Scaling Four Products with a Team of Twelve

Feb. 1, 2026

What I’ve learned leading consumer engineering at DriveX — where a small team owns a website, dealer management app, auction platform, and C2C marketplace simultaneously.


The Setup

When I joined DriveX as a Tech Lead in early 2024, I inherited a team and a growing product surface. Today I manage 12 engineers across four consumer-facing products:

  1. Consumer website — the storefront for DriveX’s used two-wheeler business
  2. Dealer management application — internal tooling for our dealer network
  3. Dealzzz — India’s first WhatsApp-native auction platform, powered by agentic AI
  4. DriveX Direct — a consumer-to-consumer marketplace for used vehicles

Plus all AI innovation projects, which is where things like the WhatsApp auction platform came from.

This post isn’t about any single product. It’s about what I’ve learned running multiple products with a team that’s small enough to fit in a conference room.


Lesson 1: Small Teams Need Clear Ownership, Not Shared Responsibility

With 12 engineers and 4 products, the math doesn’t allow for large teams per product. The temptation is to create a “flexible pool” where anyone works on anything. This sounds efficient. In practice, it creates chaos.

What works: clear ownership boundaries. Every product has a clear owner — an engineer (or pair) who knows that codebase deeply, makes architectural decisions, and is the first responder when things break. Other engineers can contribute, but there’s never ambiguity about who owns what.

This mirrors something I learned at Epic One, where I was the sole engineer before growing the team to 12. When you’re the only person, ownership is obvious. The challenge is preserving that clarity as the team grows.

Lesson 2: Ship the Smallest Thing That Teaches You Something

With four products competing for engineering time, you can’t afford multi-month projects that might not work. Every feature needs to earn its place quickly.

Our approach: default to the smallest version that answers the question you’re actually asking. If the question is “will dealers use a WhatsApp-based auction?” — you don’t need a perfect bidding engine. You need a working prototype that 10 dealers actually use.

Dealzzz started this way. The first version was rough. But it answered the question: yes, dealers will bid on vehicles through WhatsApp chat. That answer justified the engineering investment to build it properly.

Lesson 3: Architecture Decisions Are Team Decisions

When you’re small, a bad architectural choice doesn’t just slow down a product — it eats your entire engineering budget. You can’t throw more people at the problem.

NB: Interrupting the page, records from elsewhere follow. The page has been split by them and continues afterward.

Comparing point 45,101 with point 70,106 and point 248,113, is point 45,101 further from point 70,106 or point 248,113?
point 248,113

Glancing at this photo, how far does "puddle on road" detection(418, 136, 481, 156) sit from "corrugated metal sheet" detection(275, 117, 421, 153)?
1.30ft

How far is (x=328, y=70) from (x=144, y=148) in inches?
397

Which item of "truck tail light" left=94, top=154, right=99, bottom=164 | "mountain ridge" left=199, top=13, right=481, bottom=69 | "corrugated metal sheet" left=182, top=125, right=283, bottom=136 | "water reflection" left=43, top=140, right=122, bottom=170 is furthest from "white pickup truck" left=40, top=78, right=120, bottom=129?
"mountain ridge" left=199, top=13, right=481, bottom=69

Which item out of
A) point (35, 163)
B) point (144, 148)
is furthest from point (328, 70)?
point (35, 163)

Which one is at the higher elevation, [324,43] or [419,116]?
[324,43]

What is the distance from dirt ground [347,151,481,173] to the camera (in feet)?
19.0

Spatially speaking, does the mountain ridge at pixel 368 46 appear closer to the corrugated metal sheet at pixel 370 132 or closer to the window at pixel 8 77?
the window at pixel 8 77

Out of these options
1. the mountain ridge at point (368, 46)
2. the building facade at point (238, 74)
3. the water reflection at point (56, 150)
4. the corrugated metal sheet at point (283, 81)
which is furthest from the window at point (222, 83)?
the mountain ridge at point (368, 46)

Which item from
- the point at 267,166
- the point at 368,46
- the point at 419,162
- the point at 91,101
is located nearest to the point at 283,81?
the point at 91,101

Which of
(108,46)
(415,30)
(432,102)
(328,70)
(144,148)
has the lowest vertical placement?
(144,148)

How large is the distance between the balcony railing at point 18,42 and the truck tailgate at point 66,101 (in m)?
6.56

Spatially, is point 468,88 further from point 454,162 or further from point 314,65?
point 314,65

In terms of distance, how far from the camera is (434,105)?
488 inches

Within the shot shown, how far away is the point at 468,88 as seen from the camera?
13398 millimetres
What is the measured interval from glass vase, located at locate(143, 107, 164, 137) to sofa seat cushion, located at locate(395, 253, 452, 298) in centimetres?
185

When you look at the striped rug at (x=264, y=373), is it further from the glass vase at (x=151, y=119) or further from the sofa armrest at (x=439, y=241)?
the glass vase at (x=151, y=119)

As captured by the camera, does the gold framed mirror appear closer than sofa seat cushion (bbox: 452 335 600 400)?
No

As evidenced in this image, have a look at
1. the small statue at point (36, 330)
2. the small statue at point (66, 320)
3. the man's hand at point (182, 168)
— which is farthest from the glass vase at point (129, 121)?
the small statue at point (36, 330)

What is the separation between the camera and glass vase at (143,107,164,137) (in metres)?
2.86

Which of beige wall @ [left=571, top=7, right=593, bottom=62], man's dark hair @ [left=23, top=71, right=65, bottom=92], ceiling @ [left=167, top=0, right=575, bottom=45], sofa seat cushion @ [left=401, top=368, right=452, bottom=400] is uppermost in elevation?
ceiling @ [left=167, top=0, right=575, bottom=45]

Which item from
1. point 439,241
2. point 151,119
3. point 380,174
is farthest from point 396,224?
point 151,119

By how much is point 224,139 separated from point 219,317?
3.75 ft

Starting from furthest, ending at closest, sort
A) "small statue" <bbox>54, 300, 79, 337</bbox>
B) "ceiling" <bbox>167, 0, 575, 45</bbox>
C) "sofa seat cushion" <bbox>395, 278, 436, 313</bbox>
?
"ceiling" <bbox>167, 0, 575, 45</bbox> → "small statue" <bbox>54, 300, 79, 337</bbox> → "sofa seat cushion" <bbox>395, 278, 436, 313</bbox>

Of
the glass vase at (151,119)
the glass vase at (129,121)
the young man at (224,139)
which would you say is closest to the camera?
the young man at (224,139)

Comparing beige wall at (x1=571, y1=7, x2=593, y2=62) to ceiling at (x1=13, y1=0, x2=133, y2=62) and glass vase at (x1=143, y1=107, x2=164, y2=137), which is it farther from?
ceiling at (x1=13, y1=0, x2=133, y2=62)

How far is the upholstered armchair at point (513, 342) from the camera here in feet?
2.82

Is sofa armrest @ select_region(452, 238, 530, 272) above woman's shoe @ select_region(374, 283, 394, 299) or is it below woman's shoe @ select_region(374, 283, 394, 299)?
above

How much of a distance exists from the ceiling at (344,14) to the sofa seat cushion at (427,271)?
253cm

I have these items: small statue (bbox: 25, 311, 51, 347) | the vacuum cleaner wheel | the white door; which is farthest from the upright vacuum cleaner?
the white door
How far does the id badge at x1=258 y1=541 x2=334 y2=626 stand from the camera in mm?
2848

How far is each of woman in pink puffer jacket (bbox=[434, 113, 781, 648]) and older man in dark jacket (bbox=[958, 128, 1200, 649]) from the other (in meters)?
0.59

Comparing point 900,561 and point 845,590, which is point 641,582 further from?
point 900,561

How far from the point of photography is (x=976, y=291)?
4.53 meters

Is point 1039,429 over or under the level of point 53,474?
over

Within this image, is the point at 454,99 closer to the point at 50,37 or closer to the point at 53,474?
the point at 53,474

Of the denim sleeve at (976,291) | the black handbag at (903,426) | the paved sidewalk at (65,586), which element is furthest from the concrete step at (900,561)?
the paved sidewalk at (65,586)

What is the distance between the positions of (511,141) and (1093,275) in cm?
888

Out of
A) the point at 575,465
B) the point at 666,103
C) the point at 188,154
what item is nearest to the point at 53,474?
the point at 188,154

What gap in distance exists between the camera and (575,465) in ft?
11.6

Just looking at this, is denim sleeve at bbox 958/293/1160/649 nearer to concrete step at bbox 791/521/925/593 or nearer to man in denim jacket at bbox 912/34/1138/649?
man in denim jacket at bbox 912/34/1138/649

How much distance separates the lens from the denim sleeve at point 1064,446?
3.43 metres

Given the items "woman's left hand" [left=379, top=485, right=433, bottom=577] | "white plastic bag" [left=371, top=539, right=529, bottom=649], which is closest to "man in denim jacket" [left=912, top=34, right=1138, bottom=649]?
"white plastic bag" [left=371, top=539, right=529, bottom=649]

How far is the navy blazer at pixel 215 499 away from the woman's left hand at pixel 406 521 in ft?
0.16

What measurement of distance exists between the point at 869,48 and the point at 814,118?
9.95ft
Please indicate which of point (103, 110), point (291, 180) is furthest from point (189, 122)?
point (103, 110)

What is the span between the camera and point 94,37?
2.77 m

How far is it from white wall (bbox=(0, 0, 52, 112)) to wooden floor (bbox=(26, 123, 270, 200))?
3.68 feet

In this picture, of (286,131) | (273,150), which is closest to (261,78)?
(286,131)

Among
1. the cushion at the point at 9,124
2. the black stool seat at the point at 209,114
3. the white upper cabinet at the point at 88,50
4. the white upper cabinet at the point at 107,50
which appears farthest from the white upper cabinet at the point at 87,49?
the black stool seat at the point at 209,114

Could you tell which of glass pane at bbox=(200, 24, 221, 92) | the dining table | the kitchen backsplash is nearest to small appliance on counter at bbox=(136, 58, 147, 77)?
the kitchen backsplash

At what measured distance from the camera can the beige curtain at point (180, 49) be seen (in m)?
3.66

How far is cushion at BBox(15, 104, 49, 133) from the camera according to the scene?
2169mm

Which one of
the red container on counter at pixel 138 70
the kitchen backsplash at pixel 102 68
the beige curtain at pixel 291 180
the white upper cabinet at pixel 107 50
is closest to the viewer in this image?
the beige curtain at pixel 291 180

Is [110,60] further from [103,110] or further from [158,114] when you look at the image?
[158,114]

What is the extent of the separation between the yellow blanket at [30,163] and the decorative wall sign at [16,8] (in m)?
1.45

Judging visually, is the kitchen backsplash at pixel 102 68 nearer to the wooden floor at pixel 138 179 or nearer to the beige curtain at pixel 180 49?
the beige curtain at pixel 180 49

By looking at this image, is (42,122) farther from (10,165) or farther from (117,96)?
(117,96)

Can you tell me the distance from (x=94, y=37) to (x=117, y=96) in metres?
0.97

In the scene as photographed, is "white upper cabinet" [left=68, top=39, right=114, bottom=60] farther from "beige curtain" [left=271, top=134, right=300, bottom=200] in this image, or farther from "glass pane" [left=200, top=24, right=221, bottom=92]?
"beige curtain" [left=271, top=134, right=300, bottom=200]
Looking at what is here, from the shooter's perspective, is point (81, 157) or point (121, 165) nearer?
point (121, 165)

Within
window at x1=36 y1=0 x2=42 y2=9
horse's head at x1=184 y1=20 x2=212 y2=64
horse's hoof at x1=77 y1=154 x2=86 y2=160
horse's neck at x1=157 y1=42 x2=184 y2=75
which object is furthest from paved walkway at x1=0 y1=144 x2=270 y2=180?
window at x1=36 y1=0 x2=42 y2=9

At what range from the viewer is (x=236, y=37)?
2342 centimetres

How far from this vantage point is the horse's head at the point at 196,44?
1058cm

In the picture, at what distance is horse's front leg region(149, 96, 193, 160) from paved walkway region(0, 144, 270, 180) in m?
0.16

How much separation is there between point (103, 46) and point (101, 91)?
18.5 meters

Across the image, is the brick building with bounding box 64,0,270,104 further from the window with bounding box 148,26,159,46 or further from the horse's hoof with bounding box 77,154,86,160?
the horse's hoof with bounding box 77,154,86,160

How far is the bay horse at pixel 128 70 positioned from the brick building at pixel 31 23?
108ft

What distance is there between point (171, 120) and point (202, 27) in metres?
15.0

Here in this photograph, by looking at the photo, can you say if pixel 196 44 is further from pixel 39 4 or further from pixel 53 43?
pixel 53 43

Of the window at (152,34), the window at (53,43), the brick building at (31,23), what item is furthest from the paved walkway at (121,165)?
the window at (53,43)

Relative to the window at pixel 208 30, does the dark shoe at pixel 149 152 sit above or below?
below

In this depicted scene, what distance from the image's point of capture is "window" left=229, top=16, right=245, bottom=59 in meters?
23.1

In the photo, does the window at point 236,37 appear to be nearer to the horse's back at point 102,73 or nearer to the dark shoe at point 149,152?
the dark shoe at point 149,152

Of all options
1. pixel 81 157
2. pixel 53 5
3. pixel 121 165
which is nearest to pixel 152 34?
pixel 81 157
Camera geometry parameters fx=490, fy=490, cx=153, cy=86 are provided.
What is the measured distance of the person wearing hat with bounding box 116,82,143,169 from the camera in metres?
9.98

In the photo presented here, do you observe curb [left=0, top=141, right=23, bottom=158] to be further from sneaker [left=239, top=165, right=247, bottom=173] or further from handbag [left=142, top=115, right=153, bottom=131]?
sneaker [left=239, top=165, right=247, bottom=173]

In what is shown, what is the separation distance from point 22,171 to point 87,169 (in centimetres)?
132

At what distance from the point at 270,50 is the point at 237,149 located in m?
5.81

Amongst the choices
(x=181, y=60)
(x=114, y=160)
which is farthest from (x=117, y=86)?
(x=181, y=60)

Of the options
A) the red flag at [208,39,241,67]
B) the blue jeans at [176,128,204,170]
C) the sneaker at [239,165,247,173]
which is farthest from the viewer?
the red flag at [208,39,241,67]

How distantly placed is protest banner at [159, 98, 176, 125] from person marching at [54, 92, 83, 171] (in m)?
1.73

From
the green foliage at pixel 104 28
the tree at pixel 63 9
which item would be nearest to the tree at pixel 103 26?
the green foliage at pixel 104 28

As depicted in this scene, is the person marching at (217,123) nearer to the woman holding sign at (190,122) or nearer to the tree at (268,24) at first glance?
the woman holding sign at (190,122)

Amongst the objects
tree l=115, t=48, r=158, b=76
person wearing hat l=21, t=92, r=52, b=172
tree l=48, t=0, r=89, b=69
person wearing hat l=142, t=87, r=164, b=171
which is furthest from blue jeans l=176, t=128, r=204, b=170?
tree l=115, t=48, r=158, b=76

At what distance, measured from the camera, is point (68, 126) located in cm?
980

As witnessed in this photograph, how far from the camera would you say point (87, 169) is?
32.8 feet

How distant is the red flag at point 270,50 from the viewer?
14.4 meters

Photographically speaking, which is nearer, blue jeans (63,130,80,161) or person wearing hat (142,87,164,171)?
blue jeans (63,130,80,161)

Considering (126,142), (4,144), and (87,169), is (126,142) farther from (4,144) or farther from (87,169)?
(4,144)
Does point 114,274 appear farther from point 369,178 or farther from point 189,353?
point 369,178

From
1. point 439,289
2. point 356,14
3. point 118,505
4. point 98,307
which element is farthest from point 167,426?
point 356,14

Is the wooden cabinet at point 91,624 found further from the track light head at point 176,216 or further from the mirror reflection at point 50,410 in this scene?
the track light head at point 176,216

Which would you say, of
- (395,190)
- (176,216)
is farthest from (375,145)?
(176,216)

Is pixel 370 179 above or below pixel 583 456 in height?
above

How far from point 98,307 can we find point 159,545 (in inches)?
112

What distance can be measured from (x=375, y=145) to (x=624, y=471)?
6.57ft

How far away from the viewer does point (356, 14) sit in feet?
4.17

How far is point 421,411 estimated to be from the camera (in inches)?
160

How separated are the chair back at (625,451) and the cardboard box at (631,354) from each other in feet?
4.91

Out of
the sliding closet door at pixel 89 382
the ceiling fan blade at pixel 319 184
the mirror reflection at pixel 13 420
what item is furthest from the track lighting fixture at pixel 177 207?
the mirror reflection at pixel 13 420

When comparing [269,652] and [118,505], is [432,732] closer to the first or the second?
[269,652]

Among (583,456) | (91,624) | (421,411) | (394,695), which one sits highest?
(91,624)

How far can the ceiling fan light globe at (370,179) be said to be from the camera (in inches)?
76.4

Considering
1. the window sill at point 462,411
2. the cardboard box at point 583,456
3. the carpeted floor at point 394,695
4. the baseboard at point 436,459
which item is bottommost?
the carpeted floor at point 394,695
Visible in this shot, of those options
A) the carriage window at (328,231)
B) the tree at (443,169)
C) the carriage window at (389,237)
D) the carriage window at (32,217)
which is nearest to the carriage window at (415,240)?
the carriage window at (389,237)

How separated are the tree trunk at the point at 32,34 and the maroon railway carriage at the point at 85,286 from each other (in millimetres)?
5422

I’ve seen this from both sides. At Epic One, I laid the foundations for a multi-tenant microservice architecture that allowed us to onboard new clients (including Bangalore Airport) without rewriting the product. At Reward360, the real-time voucher engine architecture — built to cut delivery from hours to 90 seconds — had to be right the first time because we couldn’t afford to rebuild it under HDFC and SCB’s traffic.

At DriveX, the architectural principle is pragmatic: monolith where you can, services where you must. We don’t split things into microservices for elegance. We split when a product has genuinely different scaling characteristics or deployment cadences.

Lesson 4: AI Projects Need a Different Feedback Loop

Traditional product development has a predictable cycle: design → build → test → ship → measure. AI projects — especially ones involving LLMs and agents — need a faster, messier loop.

When building Dealzzz, our iteration cycle was:

  1. Change a prompt or agent behavior
  2. Run it against real conversation logs
  3. Evaluate (did the agent do the right thing?)
  4. Ship to a small group of dealers
  5. Read the actual conversations
  6. Repeat

Steps 2 and 3 are where most teams get stuck. Without an eval pipeline, you’re guessing whether your changes help. We invested early in logging every agent decision and building eval frameworks — which paid for itself within weeks.

Lesson 5: The Manager’s Job Is Removing Ambiguity

When the team is small and the scope is large, the biggest time sink isn’t hard technical problems. It’s ambiguity. Engineers stalling because they’re not sure what the priority is. Two people working on the same problem without knowing it. Features getting built to a spec that changed last week.

My main job isn’t architecture reviews or code reviews (though I do both). It’s making sure every engineer knows exactly what they should be working on, why it matters, and what “done” looks like. When that’s clear, 12 engineers move surprisingly fast.


The Throughline

Every role I’ve had — from sole engineer at a startup to managing four products — has reinforced the same lesson: small teams with clear ownership and fast feedback loops outperform large teams with shared responsibilities and heavy processes.

This isn’t a new insight. But it’s one thing to believe it and another to build your engineering org around it.


I lead consumer engineering at DriveX in Bangalore. Previously: founding engineer at Epic One (acquired by Reward360), senior engineer at Clootrack.